Oft enden wissenschaftliche Analysen an diesem Punkt – doch in diesem Fall gehen die Forschenden einen Schritt weiter. Es gibt zwei Ebenen des Artenschutzes, auf denen ihre Daten politisches Gewicht haben könnten: Zum einen die Rote Liste der bedrohten Arten der Weltnaturschutzunion (IUCN), zum anderen die Listen besonders geschützter Arten im Rahmen des Antarktisvertrags. Die Einstufung des Kaiserpinguins als „gefährdet“ auf der IUCN-Liste könnte laut Dr. Phil Trathan etwa ein Jahr dauern. Doch bei den Tagungen des Antarktisvertrags im vergangenen Jahr wurde ein solcher Schutzstatus abgelehnt.
„Unsere Studie reiht sich in die wachsende Zahl an Belegen dafür ein, dass Kaiserpinguine in Gefahr sind“, sagt Dr. Peter Fretwell. „Ob das etwas an der politischen Lage in der Antarktis verändert, hängt allerdings vor allem davon ab, ob die derzeitige Blockade auf einem Mangel an wissenschaftlichen Erkenntnissen beruht – oder auf anderen, nicht-wissenschaftlichen Gründen.“ Das nächste internationale Treffen zum Antarktisvertrag findet Ende des Monats in Mailand statt. „Dort könnten die Delegationen entscheiden, den Antrag noch dieses Jahr einzureichen – oder auf weitere wissenschaftliche Daten zu warten. Wichtig ist in jedem Fall, dass auch die IUCN derzeit die wissenschaftliche Beweislage prüft. Sobald dieser Prozess abgeschlossen ist, könnte das ein entscheidender Faktor sein, um den Antarktisvertrag zu einer Neubewertung seiner bisherigen Haltung zu bewegen“, erklärt Dr. Phil Trathan.

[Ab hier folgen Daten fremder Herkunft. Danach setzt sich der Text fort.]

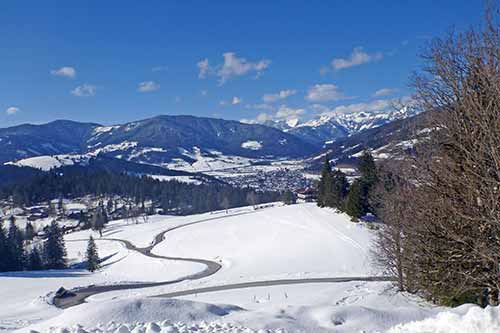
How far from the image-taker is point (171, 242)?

Die Verwundbarkeit der Art anzuerkennen ist das eine – doch die Hoffnung liegt auch in der DNA. Forschende setzen darauf, dass Kaiserpinguine eine Form der Anpassung aktivieren könnten, die bislang noch still in ihrem Genom schlummert – ein Überbleibsel aus einer Zeit, die nur Wesen mit Millionen Jahren Evolutionsgeschichte kennen: der letzten Zwischeneiszeit. Wie ein Ast an einer Klippe… es ist nicht sehr bequem, aber man kann sich daran festhalten.